Эти действительно щедрые условия были заслугой самого Ерошкина, выбил он их с немалым трудом — и Смирнов, и Ежов (который все утверждал) особенно возражали против пункта, что заключенные, даже если им не удастся остановить Веру, получают свободу — и каждый раз перечислял он их с большим удовольствием. Конечно, он не ждал, что Соловьев в ответ станет кричать от радости, он вполне бы удовлетворился и простым одобрением: другие зэки до Соловьева, как один, говорили, что условия очень хорошие, но Соловьев и это прослушал холодно, без всякого интереса, и Ерошкин решил, что нет, сотрудничать с органами он не станет. Сформулировал он это мягко. “Вы, Соловьев, наверное, вряд ли захотите помочь нам остановить Веру. Вы ведь честно и, говорят, храбро сражались за то, чтобы ничего сегодняшнего не было. Сейчас я уверен: вы все отдадите, чтобы вернуть прошлое”. И тут Соловьев его удивил. “Да нет, — сказал он, — прошлое мне не нужно, и снова воевать я тоже не хочу. Сегодня я никогда бы от Веры не уехал. Так что наши интересы совпадают. Мне не меньше вашего надо, чтобы Вера ко мне вернулась”.
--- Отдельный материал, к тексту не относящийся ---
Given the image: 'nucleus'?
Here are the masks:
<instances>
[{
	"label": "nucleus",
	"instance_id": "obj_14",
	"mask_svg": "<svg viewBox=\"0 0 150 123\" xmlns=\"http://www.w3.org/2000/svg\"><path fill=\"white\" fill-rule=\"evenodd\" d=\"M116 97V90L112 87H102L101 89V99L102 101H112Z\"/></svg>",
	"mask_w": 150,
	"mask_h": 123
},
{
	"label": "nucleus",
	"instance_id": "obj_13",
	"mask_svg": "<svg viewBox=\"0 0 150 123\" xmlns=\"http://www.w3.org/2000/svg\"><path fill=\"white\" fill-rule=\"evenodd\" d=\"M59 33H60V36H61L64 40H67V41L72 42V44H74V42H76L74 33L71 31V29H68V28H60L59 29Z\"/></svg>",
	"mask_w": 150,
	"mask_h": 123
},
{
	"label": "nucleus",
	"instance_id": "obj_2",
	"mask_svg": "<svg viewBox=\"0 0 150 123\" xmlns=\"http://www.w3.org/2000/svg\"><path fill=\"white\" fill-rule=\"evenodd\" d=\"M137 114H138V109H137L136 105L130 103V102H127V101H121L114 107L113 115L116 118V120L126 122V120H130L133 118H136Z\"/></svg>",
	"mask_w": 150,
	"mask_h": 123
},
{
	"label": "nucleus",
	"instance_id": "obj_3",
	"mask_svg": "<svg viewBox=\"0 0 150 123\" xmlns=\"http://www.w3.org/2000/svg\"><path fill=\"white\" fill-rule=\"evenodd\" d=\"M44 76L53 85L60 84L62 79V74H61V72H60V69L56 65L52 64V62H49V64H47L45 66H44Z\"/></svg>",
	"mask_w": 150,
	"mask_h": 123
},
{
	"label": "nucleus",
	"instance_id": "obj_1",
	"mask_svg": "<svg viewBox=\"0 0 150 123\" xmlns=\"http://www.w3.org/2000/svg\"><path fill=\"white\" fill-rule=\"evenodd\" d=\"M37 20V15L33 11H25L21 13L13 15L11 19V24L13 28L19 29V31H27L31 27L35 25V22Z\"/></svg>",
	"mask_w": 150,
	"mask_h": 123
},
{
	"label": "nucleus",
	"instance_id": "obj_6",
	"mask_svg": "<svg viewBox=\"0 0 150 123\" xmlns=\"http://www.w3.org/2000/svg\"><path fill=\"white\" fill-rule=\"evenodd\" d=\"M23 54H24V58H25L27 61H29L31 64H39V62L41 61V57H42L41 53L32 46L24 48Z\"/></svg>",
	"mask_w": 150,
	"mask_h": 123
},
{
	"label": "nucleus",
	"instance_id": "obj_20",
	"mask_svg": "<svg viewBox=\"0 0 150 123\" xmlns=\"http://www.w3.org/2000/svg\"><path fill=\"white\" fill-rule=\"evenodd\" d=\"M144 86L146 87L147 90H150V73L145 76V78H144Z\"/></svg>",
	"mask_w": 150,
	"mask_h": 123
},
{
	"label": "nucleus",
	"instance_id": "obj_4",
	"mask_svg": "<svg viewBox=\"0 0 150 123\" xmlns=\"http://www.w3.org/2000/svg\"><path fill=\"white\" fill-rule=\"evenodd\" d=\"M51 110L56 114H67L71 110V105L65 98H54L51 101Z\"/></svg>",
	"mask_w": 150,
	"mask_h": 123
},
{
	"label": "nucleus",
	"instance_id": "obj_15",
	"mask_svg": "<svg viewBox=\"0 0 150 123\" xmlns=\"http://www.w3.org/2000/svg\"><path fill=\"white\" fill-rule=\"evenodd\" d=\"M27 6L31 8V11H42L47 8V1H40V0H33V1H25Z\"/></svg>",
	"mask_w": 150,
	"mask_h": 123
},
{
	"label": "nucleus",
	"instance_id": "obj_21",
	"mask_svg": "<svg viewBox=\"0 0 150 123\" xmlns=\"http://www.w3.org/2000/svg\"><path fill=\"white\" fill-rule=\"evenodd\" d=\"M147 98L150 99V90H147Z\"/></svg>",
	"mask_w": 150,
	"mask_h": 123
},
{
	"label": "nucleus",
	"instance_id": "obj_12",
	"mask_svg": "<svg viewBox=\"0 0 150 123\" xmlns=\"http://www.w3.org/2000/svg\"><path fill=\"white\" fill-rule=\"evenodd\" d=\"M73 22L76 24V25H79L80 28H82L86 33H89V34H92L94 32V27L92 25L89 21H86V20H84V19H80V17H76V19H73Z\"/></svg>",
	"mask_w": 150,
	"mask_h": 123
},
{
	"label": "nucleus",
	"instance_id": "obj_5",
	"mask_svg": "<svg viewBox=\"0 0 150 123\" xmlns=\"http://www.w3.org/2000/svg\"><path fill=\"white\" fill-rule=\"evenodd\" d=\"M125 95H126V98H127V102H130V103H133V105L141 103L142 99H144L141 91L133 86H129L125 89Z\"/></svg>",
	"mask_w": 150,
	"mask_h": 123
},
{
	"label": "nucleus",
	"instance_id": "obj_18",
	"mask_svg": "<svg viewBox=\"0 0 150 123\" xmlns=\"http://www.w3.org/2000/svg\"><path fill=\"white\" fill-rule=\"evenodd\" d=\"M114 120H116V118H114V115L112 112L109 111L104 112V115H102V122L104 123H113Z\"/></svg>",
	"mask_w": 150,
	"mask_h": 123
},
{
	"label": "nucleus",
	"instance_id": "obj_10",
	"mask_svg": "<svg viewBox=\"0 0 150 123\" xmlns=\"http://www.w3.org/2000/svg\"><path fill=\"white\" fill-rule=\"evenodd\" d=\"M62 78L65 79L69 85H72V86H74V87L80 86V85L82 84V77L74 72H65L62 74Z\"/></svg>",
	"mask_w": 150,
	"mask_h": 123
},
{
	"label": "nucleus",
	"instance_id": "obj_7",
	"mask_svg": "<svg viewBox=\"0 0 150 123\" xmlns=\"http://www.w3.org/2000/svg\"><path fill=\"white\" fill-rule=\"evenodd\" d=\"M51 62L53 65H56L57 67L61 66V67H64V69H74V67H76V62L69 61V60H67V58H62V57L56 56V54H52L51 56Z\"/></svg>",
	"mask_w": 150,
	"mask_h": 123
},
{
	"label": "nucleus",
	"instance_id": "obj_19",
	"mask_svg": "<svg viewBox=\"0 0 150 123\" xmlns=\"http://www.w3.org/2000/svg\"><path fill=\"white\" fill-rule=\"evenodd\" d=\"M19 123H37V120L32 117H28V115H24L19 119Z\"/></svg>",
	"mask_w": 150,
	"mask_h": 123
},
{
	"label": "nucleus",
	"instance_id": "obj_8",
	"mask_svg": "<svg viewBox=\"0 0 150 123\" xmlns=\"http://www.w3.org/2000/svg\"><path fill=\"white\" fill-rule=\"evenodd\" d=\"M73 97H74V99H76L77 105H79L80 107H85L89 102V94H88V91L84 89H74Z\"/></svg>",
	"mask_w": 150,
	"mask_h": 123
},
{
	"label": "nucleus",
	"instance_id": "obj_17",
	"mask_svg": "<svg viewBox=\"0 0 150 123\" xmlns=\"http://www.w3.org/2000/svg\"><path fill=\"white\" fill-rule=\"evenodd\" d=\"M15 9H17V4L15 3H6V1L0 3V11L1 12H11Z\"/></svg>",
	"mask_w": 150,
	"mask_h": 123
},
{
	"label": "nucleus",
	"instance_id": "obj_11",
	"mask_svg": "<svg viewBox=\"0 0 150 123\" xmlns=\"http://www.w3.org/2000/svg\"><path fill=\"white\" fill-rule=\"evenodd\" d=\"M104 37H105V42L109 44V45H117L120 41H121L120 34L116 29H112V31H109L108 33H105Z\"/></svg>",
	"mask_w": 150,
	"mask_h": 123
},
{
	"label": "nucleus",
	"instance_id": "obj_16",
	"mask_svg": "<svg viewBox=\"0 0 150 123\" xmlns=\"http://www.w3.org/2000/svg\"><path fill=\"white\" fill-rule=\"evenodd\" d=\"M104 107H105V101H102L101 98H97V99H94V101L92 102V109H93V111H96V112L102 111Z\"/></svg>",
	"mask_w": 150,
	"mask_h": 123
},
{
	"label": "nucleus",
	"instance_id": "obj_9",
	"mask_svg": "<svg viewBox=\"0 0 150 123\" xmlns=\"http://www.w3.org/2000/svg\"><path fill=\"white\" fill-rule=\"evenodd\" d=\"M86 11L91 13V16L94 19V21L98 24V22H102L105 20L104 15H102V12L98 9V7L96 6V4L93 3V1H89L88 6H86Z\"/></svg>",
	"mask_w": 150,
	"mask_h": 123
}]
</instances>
Этот оптимистический финал вернул Ерошкину благодушие, и он до позднего вечера проговорил с Соловьевым о лагерях, через которые тот прошел, о нравах и порядках ГУЛАГа, нынешних и пятнадцатилетней давности. Хотя Соловьев часто, во всяком случае на вкус Ерошкина, говорил уклончиво, а от ответов на некоторые вопросы и вовсе ушел, беседой Ерошкин остался доволен. У него вообще было на редкость хорошее настроение, пожалуй, впервые такое хорошее с тех пор, как началось следствие по делу Веры. То ли он наконец поверил в успех, то ли просто вошел во вкус и в нем появился азарт, который всегда поддерживал и гнал их брата по следу, будто породистую охотничью собаку. С азартом было весело, и он, не успев закончить допрос Соловьева, уже ждал — не мог дождаться завтра, когда ему должны были привести еще одного подследственного, некую Сашку.